This is the third in a series of three articles about the innovative heritage restoration techniques at the CPR station in Nelson.The first was about the restoration of the heritage windows, and the second was about the innovative design for heating and insulation.
Four years ago, Justin Campese spent ten months taking paint off the siding at the old CPR station with a heat gun and a putty knife.
“It was hot. We had to be suited up, wearing respirators through the heat of the summer. Up under the canopy the heat from the heat gun was trapped up there, plus we had 33 degree temperatures.”
For his first four months, Campese was working under the provincial government’s Job Creation Partnerships program run locally by the Kootenay Career Development Society.

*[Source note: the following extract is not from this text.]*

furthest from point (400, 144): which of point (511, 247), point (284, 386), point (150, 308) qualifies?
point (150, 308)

To qualify, job-seekers have to have been on EI sometime during the previous three years. Campese, like the rest of his crew, got the maximum EI benefit of $525 per week.
A sense of hometown accomplishment
Despite the tedious work, he stuck with it because “I liked the sense of accomplishment and satisfaction at the end of the day. It’s something that is going to last for years to come, in my hometown. I used to look at this building when I was a kid and want to throw rocks at it — it was this crusty looking old run down building, weeds growing, windows all boarded up, covered with cobwebs.”
After his four months on the program, the Chamber of Commerce (which owns the building) hired Campese as a foreman. He was still scraping paint, but also supervising a crew of six others doing the same thing.
After the paint was all removed, Campese remained a foreman and moved to other tasks at the station, starting with interior demolition: removing all the old plaster, lath, drywall, and flooring, and then structural repair.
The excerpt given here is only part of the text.